He must not have sounded very convincing. Heliotrope just sighed, and said, “Alright. So since you already did it, that’ll really throw the ritual out of sorts. I don’t know where this will send them… but either way, this might not end well.”

“YEET!” Nebula yelled, and flung it out an open window. “Huh, that is fun to say.”

You need to find the control crystal, now,” Heliotrope continued. Otherwise, this might teleport you… anywhere. Might even end up in a wall.”

“How will we find it?” Kraber asked.

“Look for the edge of the circle, and try to move towards the center,” Heliotrope said. “Keep looking, and you’ll find it soon enough.”

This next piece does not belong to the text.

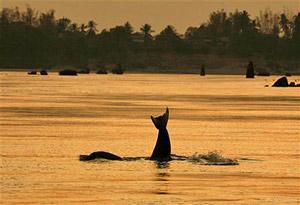 cambodja laos dolfijn mekong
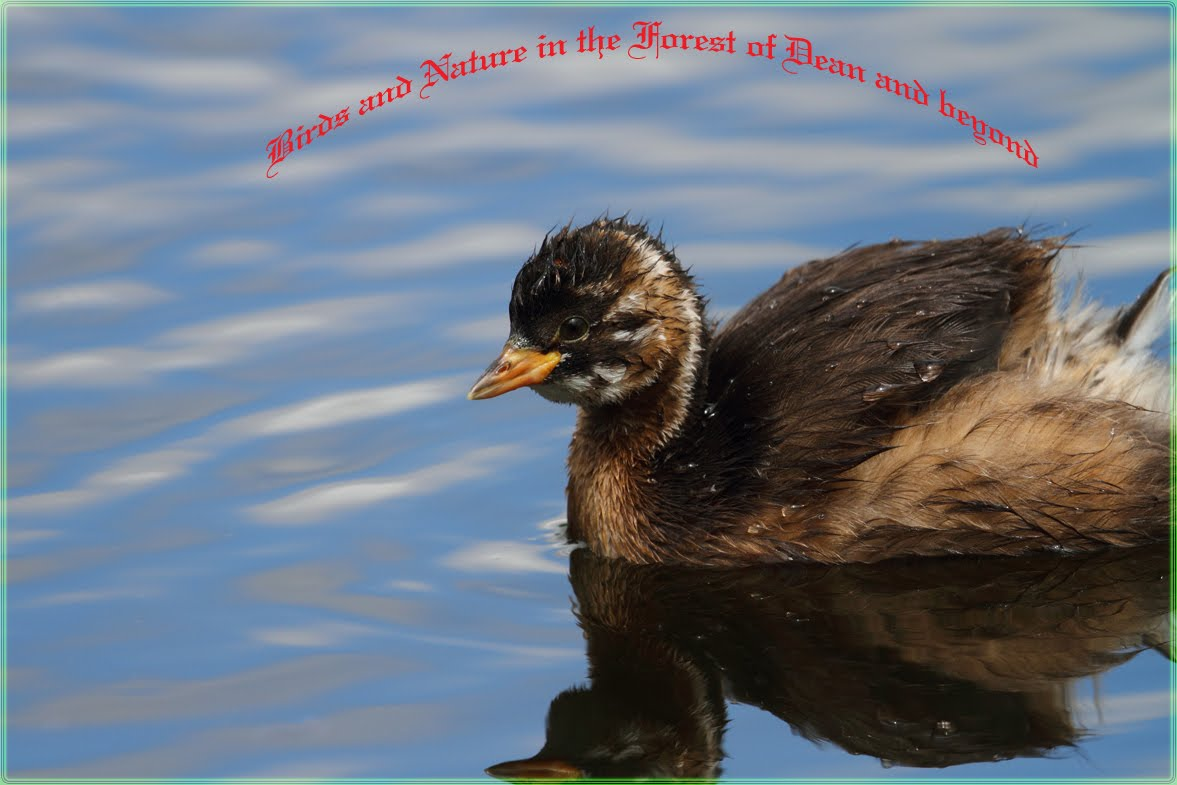 Birds and Nature in the Forest of Dean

Kraber looked to Nebula, and nodded.

They kept quiet as possible as they made their way through the top floor of the hospital. There could be PER anywhere, they were absolutely certain of that. And while the common stereotype was that their only weapons were vials of potion that splattered harmlessly against armor, well…

Tonight had proven that oh so very wrong.

Kraber peered around a corner, staring down the Fostech’s sights. It was running low on ammo in fact, he didn’t know why he’d picked it up, it was so heavy.

Oh, right, Kraber thought, spying two humans and four ponies in PHL armor that’d been defaced with what looked like a purple sun. ‘Auto-shotguns are cool.

“We are getting creamed out here!” cried one armored pegasus. A mare, by the sound of it.

“Don’t worry,” said another pony, in an overbearingly cheery tone that made Kraber certain of one thing.

That’s it. He’s dying first.

“We will prevail. Besides, no way he could get through Schuller and Hot Pie.”

Who in the fok are they? Kraber wondered.

He’d ripped through so many tonight that they blurred together. If he’d killed either of them, chances were he just hadn’t noticed.

“We will win because our cause is just, our wills are strong,” the Newfoal continued. “And

“Our guns are very large?” one human asked. A big, burly man in green armor, carrying a big, long-barreled shotgun that looked more like an AA gun.

He has good taste in comics. He dies last, Kraber thought.

The Newfoal looked up at him in distaste. “Well, yeah, but there’s our responsibility. We have to do this, b

It was at that moment, at 10:43 PM, August 8th, EST, that the minuscule shred of Kraber’s patience sharted itself to death.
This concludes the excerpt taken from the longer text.